At dawn more or less, I got up, lanterned my way down to the paper tube to get the news, decided that probably the outage was pretty widespread, and resigned myself to a cold day. But I had a couple of meetings in Seattle, provided the ferry was running in the storm, and this proved to be my saving grace. Fred Meyer (the local Kroger outlet) had lots of water for sale, plus propane; Trader Joe's replenished my store of good bread and cheese; and the meetings distracted me from the realities of the weather, which was truly awful.

Back on the afternoon ferry, I admit I prayed that the power would be restored, though I doubted God would be likely to intervene. And my back-up prayer was "please help me cope". The power was still off when I got home and I learned from a phone call to the power company that it might be days before it was restored completely. On that dismal thought, I checked the thermometer, discovered that this tight little house is pretty good about keeping the heat in (only got down to 58 inside), and cheered up a bit.

The cats and I spent the evening wrapped up in wooly throws while I read by the light of the lantern and a camping headlamp. At nine, we got under the down comforter together and prepared to wait it out.

About midnight, I awoke suddenly to the sound of the furnace clicking on and realized that the outage was over sooner than predicted and felt awash in gratitude. It hadn't been that bad.

This morning I walked down to get the newspapers with bright moon and stars overhead. The yard is littered with pine branches and a lot of apples came off the tree, but we survived relatively unscathed. This morning I've spent tidying up the clutter from the lightless time---the propane stove which never got lit, the mail which didn't get read, the blinky food from the fridge, the candles which dripped all over, the flower boxes which fell off the sills.

So today is bright and beautiful and they say we should enjoy it, because another storm is coming in this weekend.

It's interesting to be "powerless". Lots of food for thought there.

5 comments:

Joel said...

Is "Hallelujah" really appropriate for a UU minister?
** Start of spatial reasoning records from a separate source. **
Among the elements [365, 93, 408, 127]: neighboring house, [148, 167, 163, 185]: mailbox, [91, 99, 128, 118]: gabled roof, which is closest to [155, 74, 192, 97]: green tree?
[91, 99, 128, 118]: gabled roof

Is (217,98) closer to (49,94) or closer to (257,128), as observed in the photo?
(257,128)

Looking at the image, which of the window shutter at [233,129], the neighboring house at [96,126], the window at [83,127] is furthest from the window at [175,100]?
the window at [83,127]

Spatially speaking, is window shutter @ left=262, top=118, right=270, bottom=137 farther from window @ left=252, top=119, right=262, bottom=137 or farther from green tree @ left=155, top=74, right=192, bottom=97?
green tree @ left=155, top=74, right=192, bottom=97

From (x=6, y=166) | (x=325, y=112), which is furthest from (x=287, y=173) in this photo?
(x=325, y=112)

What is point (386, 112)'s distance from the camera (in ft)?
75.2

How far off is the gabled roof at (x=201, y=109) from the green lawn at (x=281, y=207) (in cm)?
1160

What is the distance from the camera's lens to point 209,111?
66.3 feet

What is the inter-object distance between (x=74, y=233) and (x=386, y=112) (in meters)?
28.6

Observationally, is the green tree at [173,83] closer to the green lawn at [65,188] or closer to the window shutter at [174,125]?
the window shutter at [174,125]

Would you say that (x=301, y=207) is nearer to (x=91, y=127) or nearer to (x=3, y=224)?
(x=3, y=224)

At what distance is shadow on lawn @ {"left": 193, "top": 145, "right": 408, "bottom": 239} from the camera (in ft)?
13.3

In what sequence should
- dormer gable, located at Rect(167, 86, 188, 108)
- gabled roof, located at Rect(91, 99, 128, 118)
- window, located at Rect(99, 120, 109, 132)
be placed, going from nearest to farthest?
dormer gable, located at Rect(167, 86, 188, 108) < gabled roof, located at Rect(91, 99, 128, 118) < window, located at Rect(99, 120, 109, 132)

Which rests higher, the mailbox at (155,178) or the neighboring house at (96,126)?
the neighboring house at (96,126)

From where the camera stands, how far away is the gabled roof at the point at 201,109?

Shouldn't it be "Halelu-whomever"? :)

ms. kitty said...

Gosh, Joel, what do you think UU ministers believe?

Also, those six words are the title of a great song.
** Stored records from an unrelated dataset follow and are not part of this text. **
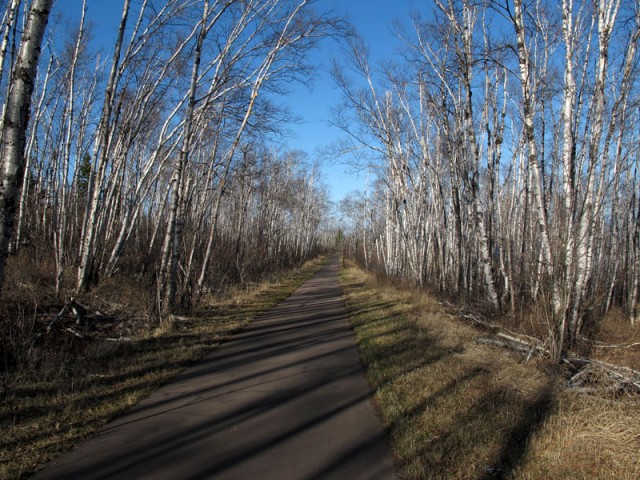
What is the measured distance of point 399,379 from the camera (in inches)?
213

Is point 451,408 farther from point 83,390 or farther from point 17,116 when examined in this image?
point 17,116

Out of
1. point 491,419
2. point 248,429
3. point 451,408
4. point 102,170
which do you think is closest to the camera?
point 248,429

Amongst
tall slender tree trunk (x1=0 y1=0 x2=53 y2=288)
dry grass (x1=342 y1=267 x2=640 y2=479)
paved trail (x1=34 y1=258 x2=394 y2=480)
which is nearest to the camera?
paved trail (x1=34 y1=258 x2=394 y2=480)

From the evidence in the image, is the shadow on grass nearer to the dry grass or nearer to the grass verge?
the dry grass

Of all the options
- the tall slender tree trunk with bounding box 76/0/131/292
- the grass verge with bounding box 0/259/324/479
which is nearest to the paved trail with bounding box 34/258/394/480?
the grass verge with bounding box 0/259/324/479

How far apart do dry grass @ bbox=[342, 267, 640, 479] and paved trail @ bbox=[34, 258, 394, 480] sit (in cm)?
37

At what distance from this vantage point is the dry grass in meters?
3.31

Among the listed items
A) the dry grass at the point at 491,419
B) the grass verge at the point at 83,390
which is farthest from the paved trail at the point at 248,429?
the dry grass at the point at 491,419

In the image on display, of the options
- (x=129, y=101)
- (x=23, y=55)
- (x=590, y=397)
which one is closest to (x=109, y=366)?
(x=23, y=55)

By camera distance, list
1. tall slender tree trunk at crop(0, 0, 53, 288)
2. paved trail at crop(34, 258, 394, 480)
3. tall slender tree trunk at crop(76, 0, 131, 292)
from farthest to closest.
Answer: tall slender tree trunk at crop(76, 0, 131, 292), tall slender tree trunk at crop(0, 0, 53, 288), paved trail at crop(34, 258, 394, 480)

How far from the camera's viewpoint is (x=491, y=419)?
4.18 m

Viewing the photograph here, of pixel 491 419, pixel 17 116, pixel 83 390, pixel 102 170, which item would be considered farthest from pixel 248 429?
pixel 102 170

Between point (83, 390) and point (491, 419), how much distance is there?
4469 mm

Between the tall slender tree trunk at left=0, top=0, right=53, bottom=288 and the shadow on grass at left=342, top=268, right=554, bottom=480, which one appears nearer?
the shadow on grass at left=342, top=268, right=554, bottom=480
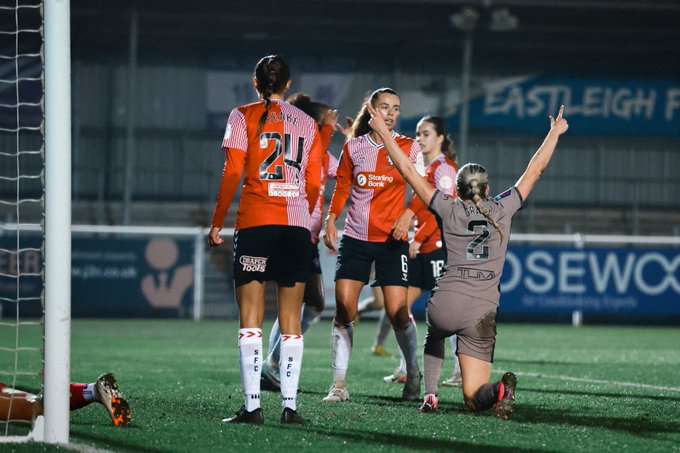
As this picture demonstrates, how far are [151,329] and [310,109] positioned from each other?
1027cm

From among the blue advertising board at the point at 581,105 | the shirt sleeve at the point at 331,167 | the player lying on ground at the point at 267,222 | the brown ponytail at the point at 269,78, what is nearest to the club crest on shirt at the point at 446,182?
the shirt sleeve at the point at 331,167

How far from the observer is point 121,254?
2016 cm

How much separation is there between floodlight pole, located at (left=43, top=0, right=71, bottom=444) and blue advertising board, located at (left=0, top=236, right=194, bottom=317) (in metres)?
14.7

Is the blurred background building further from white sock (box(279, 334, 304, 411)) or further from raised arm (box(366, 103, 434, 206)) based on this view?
white sock (box(279, 334, 304, 411))

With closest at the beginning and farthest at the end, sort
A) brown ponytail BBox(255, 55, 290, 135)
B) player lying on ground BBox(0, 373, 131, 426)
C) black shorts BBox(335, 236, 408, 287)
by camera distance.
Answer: player lying on ground BBox(0, 373, 131, 426), brown ponytail BBox(255, 55, 290, 135), black shorts BBox(335, 236, 408, 287)

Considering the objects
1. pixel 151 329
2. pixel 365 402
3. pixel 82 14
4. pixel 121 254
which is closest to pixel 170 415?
pixel 365 402

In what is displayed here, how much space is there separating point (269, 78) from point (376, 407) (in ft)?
7.40

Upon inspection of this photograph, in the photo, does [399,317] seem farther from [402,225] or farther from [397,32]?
[397,32]

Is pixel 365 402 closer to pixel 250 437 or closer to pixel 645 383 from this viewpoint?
pixel 250 437

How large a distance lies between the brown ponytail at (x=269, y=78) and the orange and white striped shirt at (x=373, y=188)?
1485 millimetres

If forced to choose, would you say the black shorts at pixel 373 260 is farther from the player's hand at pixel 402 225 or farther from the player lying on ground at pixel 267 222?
the player lying on ground at pixel 267 222

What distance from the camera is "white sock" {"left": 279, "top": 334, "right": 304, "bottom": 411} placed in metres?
6.21

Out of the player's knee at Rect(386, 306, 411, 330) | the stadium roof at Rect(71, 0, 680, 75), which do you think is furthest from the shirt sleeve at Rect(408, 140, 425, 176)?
the stadium roof at Rect(71, 0, 680, 75)

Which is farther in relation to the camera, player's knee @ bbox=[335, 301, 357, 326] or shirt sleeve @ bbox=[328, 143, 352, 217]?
shirt sleeve @ bbox=[328, 143, 352, 217]
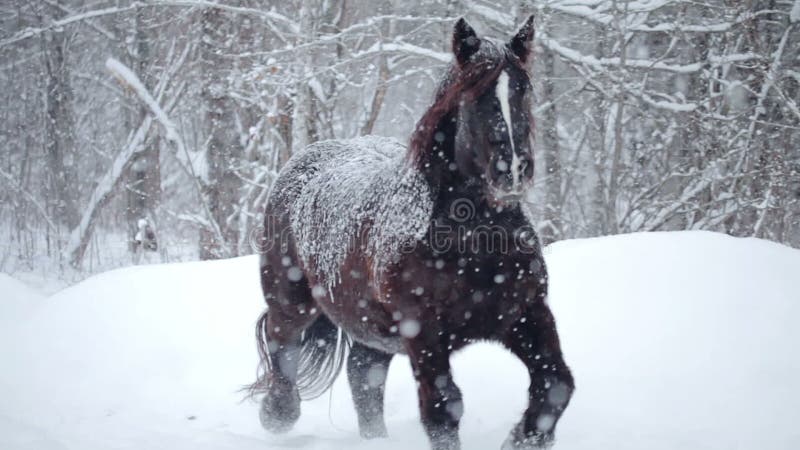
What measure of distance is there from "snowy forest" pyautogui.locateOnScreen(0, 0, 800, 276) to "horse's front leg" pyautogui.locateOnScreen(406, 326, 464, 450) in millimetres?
1458

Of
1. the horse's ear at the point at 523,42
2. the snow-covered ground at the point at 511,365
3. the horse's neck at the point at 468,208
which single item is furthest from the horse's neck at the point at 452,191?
the snow-covered ground at the point at 511,365

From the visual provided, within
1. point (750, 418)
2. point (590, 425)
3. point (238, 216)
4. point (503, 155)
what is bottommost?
point (238, 216)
The Emerson Avenger said...

It can be loads of fun to be "powerless". . . ;-)

We had our version of your storm in 1998 when a severe ice storm downed many hydro electric wires in Quebec. Montreal was without electric powere for days and parts of the province didn't get power restored for weeks. Here is a photo that I took in Verdun, a suburb of Montreal where I was living at the time, following that ice storm that you might find interesting.

Joel said...

Gosh, Joel, what do you think UU ministers believe?

Well, I figured that since the "jah" particle is a shortening of "Yahweh," maybe you weren't really meaning to be that exclusive. ;) But I really was just teasing you, and I'm sure I'll pay for that come Thanksgiving. (And I don't think I know the song, or I would have known better.)
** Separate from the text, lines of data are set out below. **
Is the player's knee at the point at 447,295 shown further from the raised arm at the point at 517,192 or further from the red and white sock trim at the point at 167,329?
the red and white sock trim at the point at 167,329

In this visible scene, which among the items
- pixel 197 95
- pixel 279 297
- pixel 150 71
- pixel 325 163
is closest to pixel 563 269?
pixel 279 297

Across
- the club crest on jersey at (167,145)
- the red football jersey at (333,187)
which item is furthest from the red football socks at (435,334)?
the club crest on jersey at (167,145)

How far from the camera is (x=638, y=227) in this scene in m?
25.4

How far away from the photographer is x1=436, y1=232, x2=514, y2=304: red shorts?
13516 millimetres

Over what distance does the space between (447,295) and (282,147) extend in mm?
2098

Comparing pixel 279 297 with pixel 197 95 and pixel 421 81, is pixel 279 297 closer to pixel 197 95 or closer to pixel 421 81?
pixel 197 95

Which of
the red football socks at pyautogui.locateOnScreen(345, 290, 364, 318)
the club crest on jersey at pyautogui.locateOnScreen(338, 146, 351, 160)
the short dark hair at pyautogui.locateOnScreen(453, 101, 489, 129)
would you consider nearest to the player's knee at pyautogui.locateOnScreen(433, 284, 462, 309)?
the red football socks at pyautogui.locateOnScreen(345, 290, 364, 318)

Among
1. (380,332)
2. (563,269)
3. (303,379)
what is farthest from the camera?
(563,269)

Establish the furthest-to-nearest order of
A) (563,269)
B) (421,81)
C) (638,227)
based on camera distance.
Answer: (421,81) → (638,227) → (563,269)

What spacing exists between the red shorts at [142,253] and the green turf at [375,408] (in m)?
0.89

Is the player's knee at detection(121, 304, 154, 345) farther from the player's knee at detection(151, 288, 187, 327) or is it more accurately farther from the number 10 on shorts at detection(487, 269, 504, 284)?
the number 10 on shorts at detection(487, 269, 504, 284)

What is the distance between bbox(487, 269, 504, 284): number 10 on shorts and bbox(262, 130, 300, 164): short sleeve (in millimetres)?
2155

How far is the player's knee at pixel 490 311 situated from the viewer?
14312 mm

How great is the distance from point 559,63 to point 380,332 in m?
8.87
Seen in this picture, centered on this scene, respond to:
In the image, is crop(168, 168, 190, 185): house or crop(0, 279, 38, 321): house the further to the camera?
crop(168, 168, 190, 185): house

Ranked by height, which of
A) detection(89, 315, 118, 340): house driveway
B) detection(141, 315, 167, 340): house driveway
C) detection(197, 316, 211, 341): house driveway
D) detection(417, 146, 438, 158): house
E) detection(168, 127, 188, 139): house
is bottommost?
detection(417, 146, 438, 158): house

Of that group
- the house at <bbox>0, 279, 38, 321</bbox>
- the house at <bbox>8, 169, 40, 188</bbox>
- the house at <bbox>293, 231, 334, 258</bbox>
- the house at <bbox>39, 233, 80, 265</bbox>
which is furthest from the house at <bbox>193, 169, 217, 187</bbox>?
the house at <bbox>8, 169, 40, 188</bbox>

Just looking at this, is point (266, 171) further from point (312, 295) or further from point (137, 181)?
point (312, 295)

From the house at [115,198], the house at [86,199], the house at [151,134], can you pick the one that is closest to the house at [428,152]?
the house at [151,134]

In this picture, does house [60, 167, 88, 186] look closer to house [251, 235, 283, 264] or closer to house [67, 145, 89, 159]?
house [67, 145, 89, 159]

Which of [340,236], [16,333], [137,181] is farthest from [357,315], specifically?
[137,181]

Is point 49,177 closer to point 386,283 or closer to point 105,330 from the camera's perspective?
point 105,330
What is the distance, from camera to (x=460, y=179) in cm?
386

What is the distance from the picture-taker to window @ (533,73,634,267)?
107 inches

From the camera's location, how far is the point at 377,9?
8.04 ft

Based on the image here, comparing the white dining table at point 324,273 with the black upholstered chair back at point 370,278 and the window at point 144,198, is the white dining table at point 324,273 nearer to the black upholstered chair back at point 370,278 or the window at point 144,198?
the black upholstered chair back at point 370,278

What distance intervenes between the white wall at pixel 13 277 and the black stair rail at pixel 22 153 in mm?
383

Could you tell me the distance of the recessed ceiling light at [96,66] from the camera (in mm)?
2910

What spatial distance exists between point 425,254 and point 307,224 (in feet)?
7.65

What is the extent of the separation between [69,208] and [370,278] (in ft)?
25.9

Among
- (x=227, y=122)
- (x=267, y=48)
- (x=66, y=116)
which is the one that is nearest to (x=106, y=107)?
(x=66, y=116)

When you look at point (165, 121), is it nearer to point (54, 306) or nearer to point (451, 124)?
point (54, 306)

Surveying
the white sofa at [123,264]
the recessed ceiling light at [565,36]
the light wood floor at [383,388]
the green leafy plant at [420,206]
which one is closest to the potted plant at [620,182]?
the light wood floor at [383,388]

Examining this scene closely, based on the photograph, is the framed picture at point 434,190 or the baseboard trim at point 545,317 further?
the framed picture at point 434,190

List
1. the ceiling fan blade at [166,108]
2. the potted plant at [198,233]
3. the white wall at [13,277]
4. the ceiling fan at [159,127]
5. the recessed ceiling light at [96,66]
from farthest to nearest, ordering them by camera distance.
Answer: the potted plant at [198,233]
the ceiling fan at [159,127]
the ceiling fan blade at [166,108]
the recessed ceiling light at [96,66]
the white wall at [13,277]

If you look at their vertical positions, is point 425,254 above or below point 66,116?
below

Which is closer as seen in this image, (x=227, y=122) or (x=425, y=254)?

Emerson Avenger, that's a great picture! The Sacred - and Snowy - Heart!

The Emerson Avenger said...

Or a Messiah for Corpse-Cold Unitarians. . . ;-)

Believe it or not I saw that very same statue of Jesus stripped right down to the plaster for repainting one year. They had painted his hair yellow-blond, his skin Caucasian pink, and his eyes sky blue before getting around to painting the rest of him. He looked like a good ol' boy Klansman with the hood off!